The Hateful Eight
Stars Samuel L. Jackson, Kurt Russell, Jennifer Jason Leigh, Tim Roth, Bruce Dern. Directed by Quentin Tarantino.
The central question in reading all Tarantino movies (especially his last historical re-imagination, from Inglourious Basterds, Django Unchained and now The Hateful Eight) is this: How serious is it? Is this just a blood-splashed, hi-trash, tongue-in-cheek cartoon, or a super-clever, post-post modern cinematic expression on thorny issues, such as slavery and the American Civil War? Tarantino gets away with it all because he teeters between both (if we discount his real-life polemics on race and police violence), milking his gift of dialogue writing and dramatic exaggeration to slip in and out of the shadow.
As usual, fans will rejoice in The Hateful Eight. But those not entirely indoctrinated in the black church of Tarantino will find this latest joint harder to stomach than Django Unchained and Inglourious Basterds (and of course, Tarantino’s best work remains Jackie Brown). Where the narrative of the earlier historical films are sprawling and the revisionist allegory less unambiguous, the new film is narrow in scope, at some points claustrophobic, a chamber piece of amoral characters trying to out-mean one another. Sometimes you wonder what he is trying to get at. What, I mean, is this actually about? Race relations in post-Civil War America, or the moral terror of the present-day US reflected through the period setting and the most American genre, the Western?
There are more than eight gunslingers, but I suppose Tarantino counts only those who are vicious and leaves out the innocent.

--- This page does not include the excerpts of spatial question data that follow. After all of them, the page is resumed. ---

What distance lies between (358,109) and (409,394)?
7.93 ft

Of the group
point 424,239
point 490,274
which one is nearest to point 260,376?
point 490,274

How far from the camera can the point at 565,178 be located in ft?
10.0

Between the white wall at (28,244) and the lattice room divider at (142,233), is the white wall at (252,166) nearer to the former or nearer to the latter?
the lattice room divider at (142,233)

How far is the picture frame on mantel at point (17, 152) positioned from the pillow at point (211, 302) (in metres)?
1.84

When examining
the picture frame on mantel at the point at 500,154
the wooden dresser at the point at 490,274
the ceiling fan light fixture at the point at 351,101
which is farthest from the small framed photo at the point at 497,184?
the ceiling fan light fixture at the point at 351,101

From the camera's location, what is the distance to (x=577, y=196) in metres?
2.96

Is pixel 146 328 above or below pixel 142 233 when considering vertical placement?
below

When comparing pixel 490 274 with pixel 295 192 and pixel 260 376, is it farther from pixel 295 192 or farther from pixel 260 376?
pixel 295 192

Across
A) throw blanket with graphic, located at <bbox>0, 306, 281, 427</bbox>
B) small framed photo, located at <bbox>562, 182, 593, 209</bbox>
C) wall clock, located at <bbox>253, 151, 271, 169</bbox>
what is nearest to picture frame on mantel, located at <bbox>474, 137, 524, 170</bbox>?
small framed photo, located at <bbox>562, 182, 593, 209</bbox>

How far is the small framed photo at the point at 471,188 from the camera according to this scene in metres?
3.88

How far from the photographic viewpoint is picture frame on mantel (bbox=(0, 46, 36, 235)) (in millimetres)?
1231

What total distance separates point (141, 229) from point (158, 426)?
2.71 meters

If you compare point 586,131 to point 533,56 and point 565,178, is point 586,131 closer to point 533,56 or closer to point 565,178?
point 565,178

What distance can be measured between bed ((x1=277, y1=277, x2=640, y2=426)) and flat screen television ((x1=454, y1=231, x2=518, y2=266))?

In snowy Wyoming – a cowboy film set in the blizzard is quite ingenious – bounty hunter John “The Hangman” Ruth (Kurt Russell) is transporting his prized capture, the murderess Daisy Domergue (Jennifer Jason Leigh) to the town of Red Rock. As the blizzard is chasing his stagecoach, Ruth picks up another bounty hunter, Major Marquis Warren (Samuel L. Jackson), and an ex-Confederate rebel and now sheriff, Chris Mannix (Walton Goggins). After a long conversation and a spatter of violence committed against Daisy – poor, crazy Daisy! – the party arrive at a haberdashery where they will stay and wait out the snowstorm. Inside, there are other travellers already holing up, including a professional hangman (Tim Roth), a cowboy (Michael Madsen), a Mexican (Demian Bichir) and an ex-Confederate general (Bruce Dern).
Once inside, while the storm is raging outside, it’s clear that there’s nothing left for these people to do but talk. And talk they do, in verbal subterfuge and tall tales, in jokes and in menace, each of them sizing up the others’ allegiance and history. Tarantino’s talent as a writer of dialogue is duly celebrated – perhaps him and Woody Allen are the best, in a not entirely different way in fact – and here the underlying obsession is the North-South, white-black divide of the Civil War, culminating in the terrifying scene when Major Warren confronts the old and racist general with a story of sexual and racial vengeance. One of The Hateful Eight’s running jokes, and maybe the kernel of its obscure message, is that Major Warren, a black man, is said to be a pen pal of Abraham Lincoln. The major goes everywhere with a presidential letter in his pocket, which he proudly shows to those who ask to see it, but its authenticity will be questioned.
Again, what is that about? A hope for reconciliation in a divided country after a bloodbath? The difference between justice and vigilantism? The Hateful Eight is violent, wacky, entertaining, and somewhat meaner than I thought it would be, but Tarantino’s appropriation of history in order to bring forth his critique and wild fantasy is less convincing here – much less than Inglourious Basterds, which I think is another of his best films. That he is always heavy-handed, a maestro of wilful exaggeration, is a cinch; only that in The Hateful Eight, the natural steam that runs his madcap engine seems spread out too thin.
What we have, and what we have is enough, is the theatrical swagger of these assorted malcontents: the room becomes a den of colourful personalities with secrets to hide and scores to settle. Jackson, as Major Warren, has the most delicious lines as usual. But it’s Jennifer Jason Leigh as the increasingly demented Daisy, and Walton Goggins as the jumpy Mannix, who stand out from this new collection of Reservoir Dog-like assassins. Now that the director has made three historical films that happily subvert factual respectability, perhaps the demon has been exorcised.
Tarantino is one of the most original filmmakers at work, and the irony that he “steals from every movie ever made” only compounds to the alchemy that makes modern American cinema, or at least a pocket of it, continue to breathe and live.